Studies elsewhere suggest that only half of first-year eagles survive to the following spring. For mated pairs, late winter is the time for nest refurbishing. An eagle will land on a tree, grasp one limb with its beak, another with its talons, and proceed to shake violently until one branch breaks! Eagle nests can reach six metres (20 ft) deep, three metres (9.5 ft) across, weigh more than 900 kilograms, and persist for more than 50 years! Pairs often stay together in a territory until one dies. Then another mate is taken, or a new pair may take over the site. Youngsters raised in previous years return for parental visits, and will help protect nestlings.
How well do eagles see? I met one biologist in Blacksburg, Va., who had attached heart monitors to them in the course of his research. One eagle nest overlooked a highway. If someone else drove the Fish & Wildlife Dept. truck down the road, nothing happened. When he drove the truck up the highway, however, the heart monitor reading started to race a mile and a quarter (2 km) before he reached the nest! That particular eagle remembered him, remained upset by the capture experience, and could see at that distance through the truck window! Eagles don't have magnified vision; they simply see more detail.
Bald eagles and other birds of prey are now protected by law. My regional biologist position in the 1970s and '80s brought many calls when folks found an eagle that someone had shot.
My most vivid recollection is of a pair shot one late May near Giant's Lake, Guysborough County. We could not locate the nest to save the young, but the injured eagles had been found along a dirt road. The male was wing-shot and never flew again. The female was shot in the leg. I took them immediately to a veterinarian. The female received long-term and short-term antibiotics, an anti-swelling compound and we taped her leg. I released her in a small harbour where a friend lived. She caught the wind and headed back the 40 kilometres (25 miles) to Giants Lake, where concerned residents soon reported an eagle with a bandage on one foot and a band on the other. That was good.

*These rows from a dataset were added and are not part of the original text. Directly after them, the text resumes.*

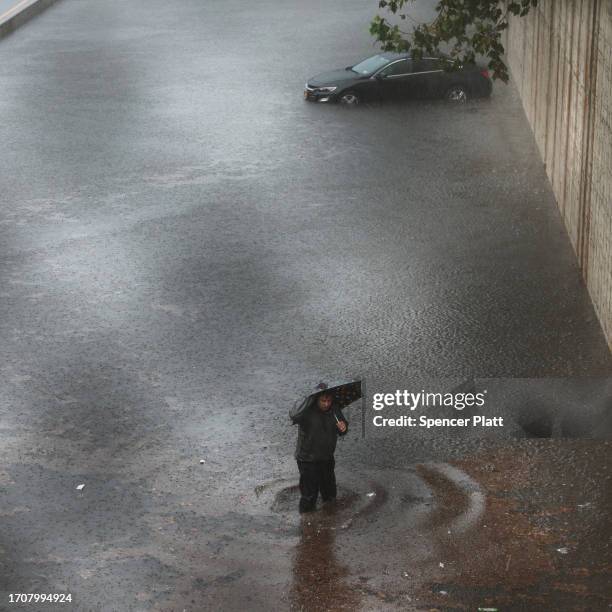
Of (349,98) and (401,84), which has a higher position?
(401,84)

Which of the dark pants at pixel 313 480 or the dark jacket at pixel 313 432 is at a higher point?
the dark jacket at pixel 313 432

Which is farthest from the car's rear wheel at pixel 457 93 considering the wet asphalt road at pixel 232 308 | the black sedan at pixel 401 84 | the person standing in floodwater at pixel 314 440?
the person standing in floodwater at pixel 314 440

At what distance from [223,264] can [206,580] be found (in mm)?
8273

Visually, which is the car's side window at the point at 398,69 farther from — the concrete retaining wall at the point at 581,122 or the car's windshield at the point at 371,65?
the concrete retaining wall at the point at 581,122

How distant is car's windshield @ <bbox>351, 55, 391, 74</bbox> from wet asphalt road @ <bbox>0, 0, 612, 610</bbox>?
1.50 metres

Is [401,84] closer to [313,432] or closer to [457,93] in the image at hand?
[457,93]

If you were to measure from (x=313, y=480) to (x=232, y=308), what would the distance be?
535cm

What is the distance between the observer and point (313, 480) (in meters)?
11.1

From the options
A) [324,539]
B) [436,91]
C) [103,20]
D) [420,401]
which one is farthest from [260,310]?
[103,20]

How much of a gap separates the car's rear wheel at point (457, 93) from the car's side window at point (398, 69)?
1.13 metres

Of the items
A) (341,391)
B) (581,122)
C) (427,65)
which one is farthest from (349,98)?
(341,391)

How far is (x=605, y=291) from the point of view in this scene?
1491 cm

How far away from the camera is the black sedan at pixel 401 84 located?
2803cm

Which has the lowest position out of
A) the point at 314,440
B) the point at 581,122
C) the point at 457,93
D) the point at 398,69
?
the point at 314,440
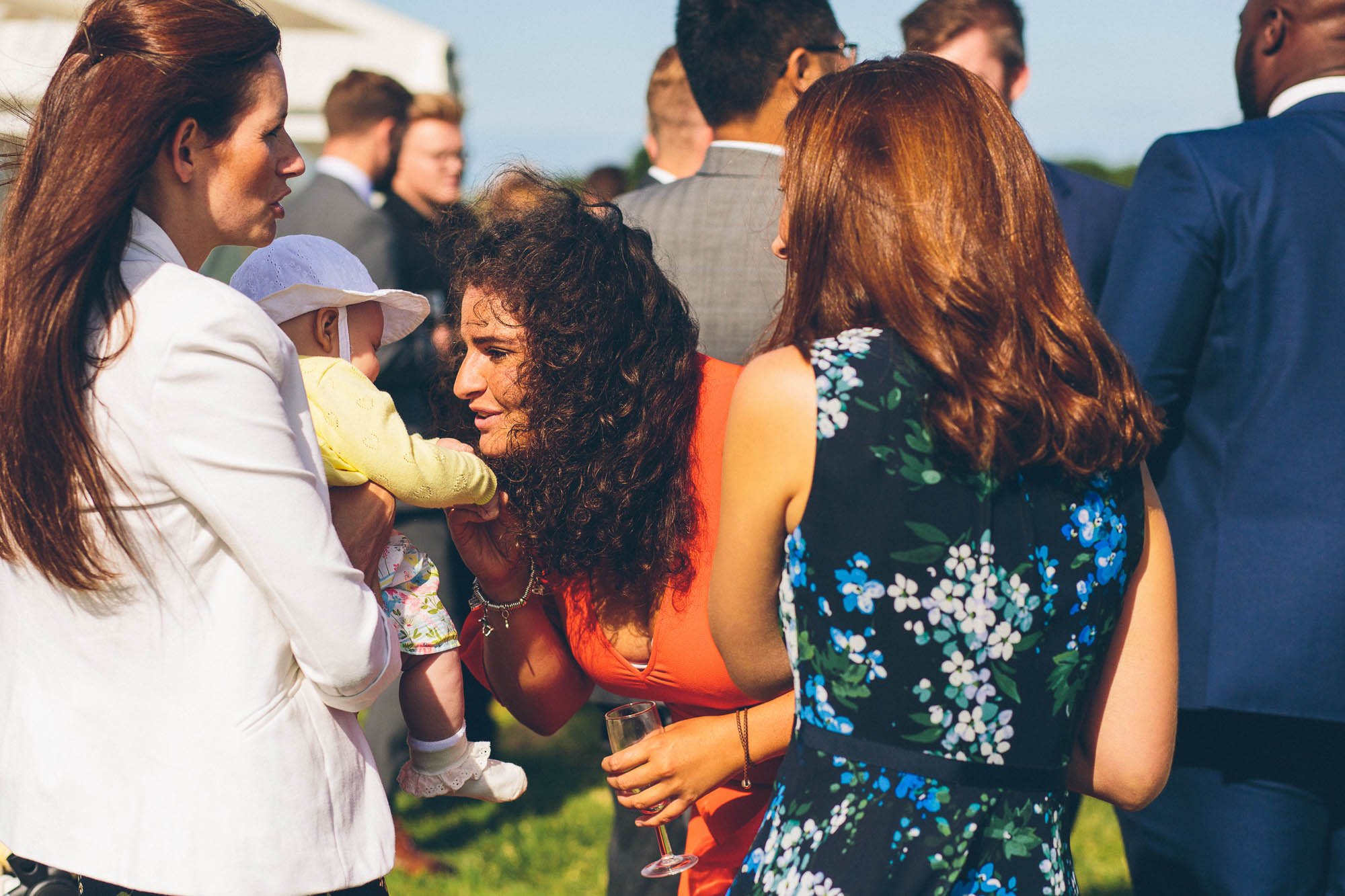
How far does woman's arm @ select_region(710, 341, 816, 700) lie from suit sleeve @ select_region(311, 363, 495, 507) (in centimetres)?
53

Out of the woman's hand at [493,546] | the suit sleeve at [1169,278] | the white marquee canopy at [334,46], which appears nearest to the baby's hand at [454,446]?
the woman's hand at [493,546]

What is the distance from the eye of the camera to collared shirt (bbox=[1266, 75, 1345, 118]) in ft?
8.31

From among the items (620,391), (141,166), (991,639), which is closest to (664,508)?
(620,391)

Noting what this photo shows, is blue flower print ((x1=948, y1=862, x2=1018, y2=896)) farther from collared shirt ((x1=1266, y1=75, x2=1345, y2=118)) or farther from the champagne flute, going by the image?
collared shirt ((x1=1266, y1=75, x2=1345, y2=118))

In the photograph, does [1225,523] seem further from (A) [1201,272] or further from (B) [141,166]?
(B) [141,166]

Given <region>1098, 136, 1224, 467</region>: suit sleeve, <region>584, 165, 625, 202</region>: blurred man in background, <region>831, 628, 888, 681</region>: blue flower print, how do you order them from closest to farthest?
<region>831, 628, 888, 681</region>: blue flower print
<region>1098, 136, 1224, 467</region>: suit sleeve
<region>584, 165, 625, 202</region>: blurred man in background

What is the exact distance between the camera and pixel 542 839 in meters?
4.77

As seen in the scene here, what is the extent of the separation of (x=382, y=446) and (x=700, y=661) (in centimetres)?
67

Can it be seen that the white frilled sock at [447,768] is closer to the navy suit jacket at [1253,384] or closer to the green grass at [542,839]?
the navy suit jacket at [1253,384]

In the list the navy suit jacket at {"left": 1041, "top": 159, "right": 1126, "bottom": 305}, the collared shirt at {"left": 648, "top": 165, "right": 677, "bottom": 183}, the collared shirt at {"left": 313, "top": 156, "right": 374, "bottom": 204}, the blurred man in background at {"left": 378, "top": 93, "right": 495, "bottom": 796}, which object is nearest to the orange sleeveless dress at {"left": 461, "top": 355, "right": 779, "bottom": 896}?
the blurred man in background at {"left": 378, "top": 93, "right": 495, "bottom": 796}

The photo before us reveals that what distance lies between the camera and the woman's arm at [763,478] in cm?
152

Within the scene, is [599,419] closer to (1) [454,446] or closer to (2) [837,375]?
(1) [454,446]

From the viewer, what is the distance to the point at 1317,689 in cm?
232

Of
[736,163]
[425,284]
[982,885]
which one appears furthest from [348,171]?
[982,885]
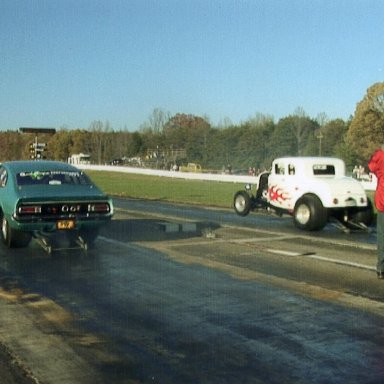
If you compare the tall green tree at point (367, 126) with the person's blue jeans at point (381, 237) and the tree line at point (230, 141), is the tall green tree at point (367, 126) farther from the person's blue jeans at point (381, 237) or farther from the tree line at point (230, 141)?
the person's blue jeans at point (381, 237)

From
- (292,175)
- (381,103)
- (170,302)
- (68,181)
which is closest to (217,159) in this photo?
(381,103)

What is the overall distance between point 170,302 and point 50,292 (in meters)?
1.59

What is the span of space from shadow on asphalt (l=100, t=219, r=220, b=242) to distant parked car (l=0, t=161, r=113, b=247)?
1.64 metres

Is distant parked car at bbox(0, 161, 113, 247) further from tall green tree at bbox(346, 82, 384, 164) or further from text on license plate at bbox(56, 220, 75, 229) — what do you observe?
tall green tree at bbox(346, 82, 384, 164)

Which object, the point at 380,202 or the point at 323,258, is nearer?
the point at 380,202

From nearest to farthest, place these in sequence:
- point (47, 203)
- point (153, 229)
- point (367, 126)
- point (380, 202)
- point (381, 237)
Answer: point (380, 202) < point (381, 237) < point (47, 203) < point (153, 229) < point (367, 126)

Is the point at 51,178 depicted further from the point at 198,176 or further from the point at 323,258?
the point at 198,176

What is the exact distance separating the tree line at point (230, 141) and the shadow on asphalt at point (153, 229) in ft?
123

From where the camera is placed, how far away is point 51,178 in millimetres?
12133

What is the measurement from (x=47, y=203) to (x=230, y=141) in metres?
61.0

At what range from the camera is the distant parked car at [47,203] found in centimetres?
1095

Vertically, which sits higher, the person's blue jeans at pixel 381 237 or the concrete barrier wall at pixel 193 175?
the concrete barrier wall at pixel 193 175

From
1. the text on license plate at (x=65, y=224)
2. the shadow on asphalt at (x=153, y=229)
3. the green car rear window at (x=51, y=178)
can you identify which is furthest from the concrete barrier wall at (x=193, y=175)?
the text on license plate at (x=65, y=224)

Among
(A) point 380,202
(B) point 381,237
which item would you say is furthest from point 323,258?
(A) point 380,202
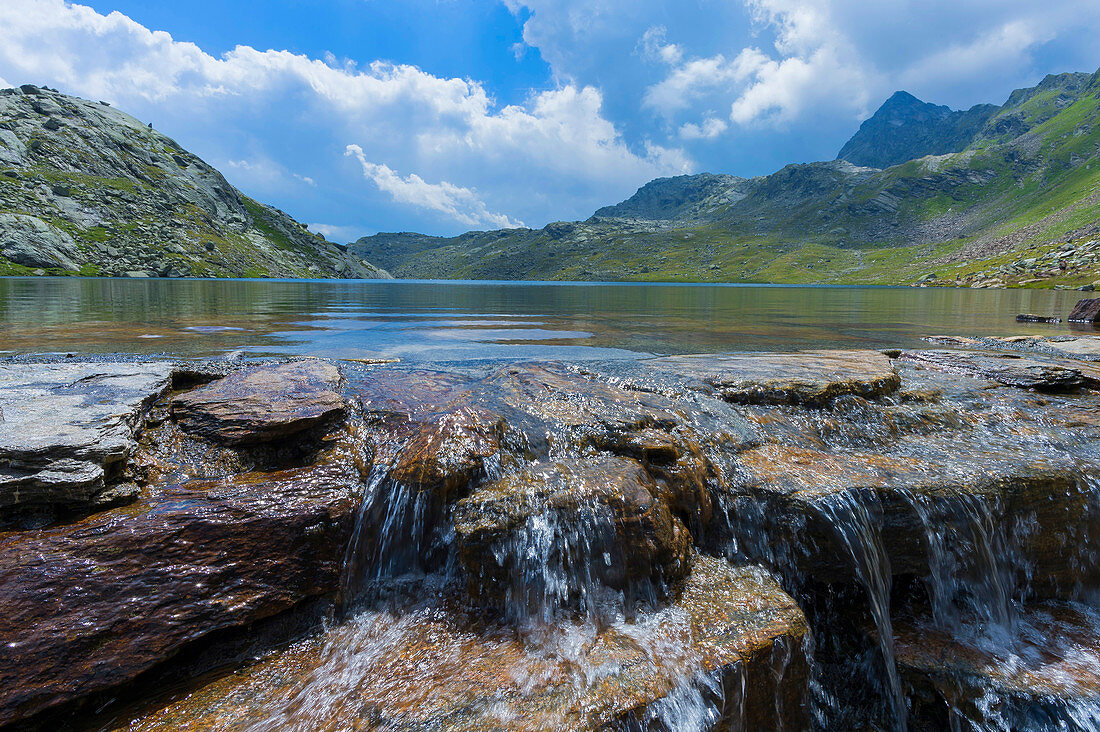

One week later, in early June, my astonished friend called from her home. The female had crash-landed and was standing on the shore where I had released her. Sick again from the wounds, she had abandoned her nest to fly the 40 kilometres back for help. She spent much of the summer recovering in a pen behind my house. She was no pet, but never tried to hurt me. As her leg healed, her wings grew weak from inadequate exercise. I began leaving the pen door open until one day in early August, she jumped into the air, beat across the orchard, over the forest, caught the wind and soared away.
I will never forget her intelligence, patience, or the look she sometimes gave me.